Tunisian Prime Minister Essid unseated in loss of confidence vote
Tunisian Prime Minister Habib Essid on Saturday lost a confidence vote in parliament, after just a year and a half in office.
Out of 217 MPs overall, 191 were present for the vote. A total of 118 MPs voted to unseat Essid, three voted for him to stay at the helm of the North African nation and 27 abstained.
Essid's government has been widely criticised for failing to tackle the country's economic crisis, high unemployment and a series of terrorist attacks.
Economic growth slowed to 0.8 percent last year from 2.3 percent in 2014, and unemployment nationwide stood at 15 percent at the end of the year.
Ennahda party chief Rached Ghannouchi said: "There is an agreement between the parties and organisations on the need for change," Reuters news agency reported earlier.
Essid had been under growing pressure since President Beji Caid Essebsi appeared on local television in June to criticise the administration and propose creating a new government of national unity.
Ahead of the vote, MPs earlier on Saturday praised Essid for his "integrity" but also criticised his record.
Abdelaziz Kotti, of Nidaa Tounes, spoke of "a big economic crisis... and a government incapable of finding solutions and giving Tunisians hope."
Former prime minister Ali Lareyedh, of the Ennahda party, said the government had been "too weak".
"It is time for a change," he said.
Essid had already been forced into a broad reshuffle in January, when the country witnessed some of its worst social unrest since the 2011 uprising that toppled longtime dictator Zine El Abidine Ben Ali.
His supporters have condemned "pressure" from supporters of Hafedh Caid Essebsi, the president's son who is among the leaders of the Nidaa Tounes party.
Not the end
Tunisian media, however, doubted that Essid's departure would solve the country's problems.
"Will the departure of Habib Essid and his team resolve the enormous difficulties facing the country?

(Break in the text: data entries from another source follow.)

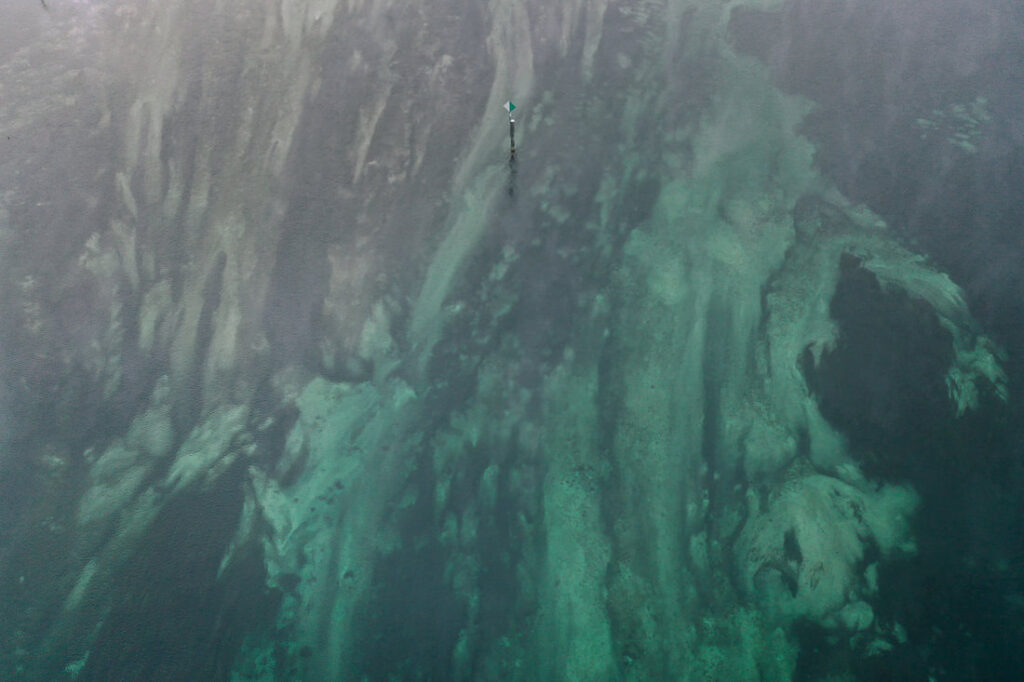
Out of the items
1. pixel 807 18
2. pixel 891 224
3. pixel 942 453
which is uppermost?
pixel 807 18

It would be naive to think that the rescue of the country depends on a government of national unity," wrote Le Quotidien.
"The biggest fear today is a political void," said La Presse.
Political analyst Youssef Cherif told Al Jazeera that Saturday's events were "very important not only for Tunisia, but for the region.
"This is the first time in Tunisia that such an event happened; first time a government goes to parliament and a vote of no confidence is recorded," he said from the capital, Tunis, after the vote.
Cherif said the result may be bad news for the country's economic and political situation.
"This will open the doors again for days, weeks, even months of negotiations between different political parties and different political players - [putting] all the big projects that were supposed to take place on standby until a new government is formed and voted in," he told Al Jazeera.
Tunisia, whose 2011 uprising inspired similar revolts across other Arab countries, has been touted as a regional example of a successful transition to democracy after a revolution.
But successive governments have struggled to tackle a militant insurgency and to revive the flagging economy.
Security forces frequently engage in deadly clashes with militant groups in the mountainous west, and last year the Islamic State group (IS) claimed two high-profile attacks that killed 59 foreign tourists.
The country has been in a state of emergency since November, when a suicide bombing, also claimed by IS, killed 12 presidential guards in Tunis.